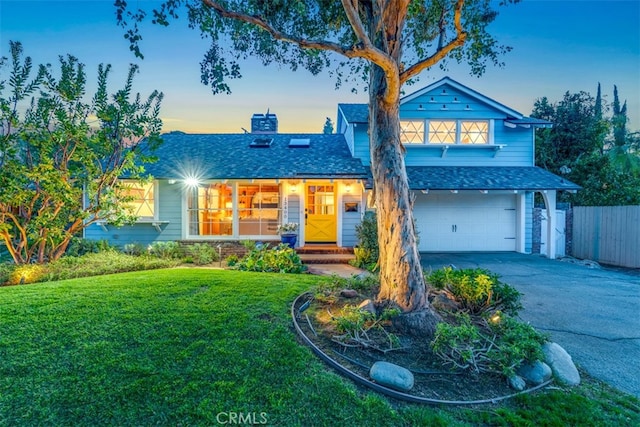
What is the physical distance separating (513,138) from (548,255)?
4385 mm

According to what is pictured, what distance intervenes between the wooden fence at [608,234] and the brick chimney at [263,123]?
13.0m

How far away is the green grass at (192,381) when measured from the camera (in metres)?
2.51

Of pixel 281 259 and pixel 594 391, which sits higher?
pixel 281 259

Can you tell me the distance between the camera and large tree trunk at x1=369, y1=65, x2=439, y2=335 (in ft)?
13.5

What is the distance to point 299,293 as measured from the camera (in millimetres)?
5473

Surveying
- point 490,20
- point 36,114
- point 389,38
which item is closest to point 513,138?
point 490,20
※
Directions: Reproduce every line of the records above word for word, omitting the pictures.

Response below:
What is the physical distance separating (513,138) from (548,255)?
4385 mm

According to what is pictured, what distance intervenes between the wooden fence at [608,234] and the brick chimney at [263,123]?
13.0m

How far away is the green grass at (192,381) when measured from the camera (in metres)?
2.51

Of pixel 281 259 and pixel 594 391, which sits higher?
pixel 281 259

Can you tell me the distance between the camera and large tree trunk at x1=369, y1=65, x2=439, y2=335 (in ft)?
13.5

What is the distance to point 299,293 as measured from the camera (in millimetres)?
5473

Surveying
- point 490,20
- point 36,114
- point 389,38
which item is closest to point 513,138?
point 490,20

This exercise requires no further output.